Aim >> Could you write out this listing in full, requests included, offsetting each number in the answers (the point coordinates and the millimeter distance) by adding 100 to it? Leave the pictures out.

Data supplied >>
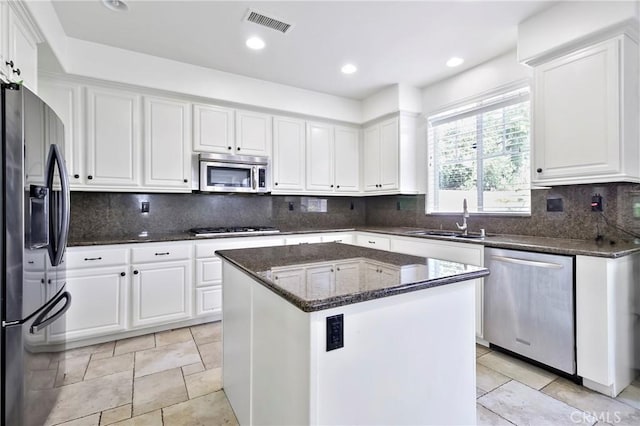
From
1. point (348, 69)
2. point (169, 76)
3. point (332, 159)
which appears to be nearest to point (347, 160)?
point (332, 159)

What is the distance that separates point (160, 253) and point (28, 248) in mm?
1487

Completed exercise >>
From
1. point (348, 69)
2. point (169, 76)
3. point (332, 159)
which appears to be nearest to point (347, 160)?
point (432, 259)

What is the distance that separates point (160, 253) and point (28, 248) in mm?
1587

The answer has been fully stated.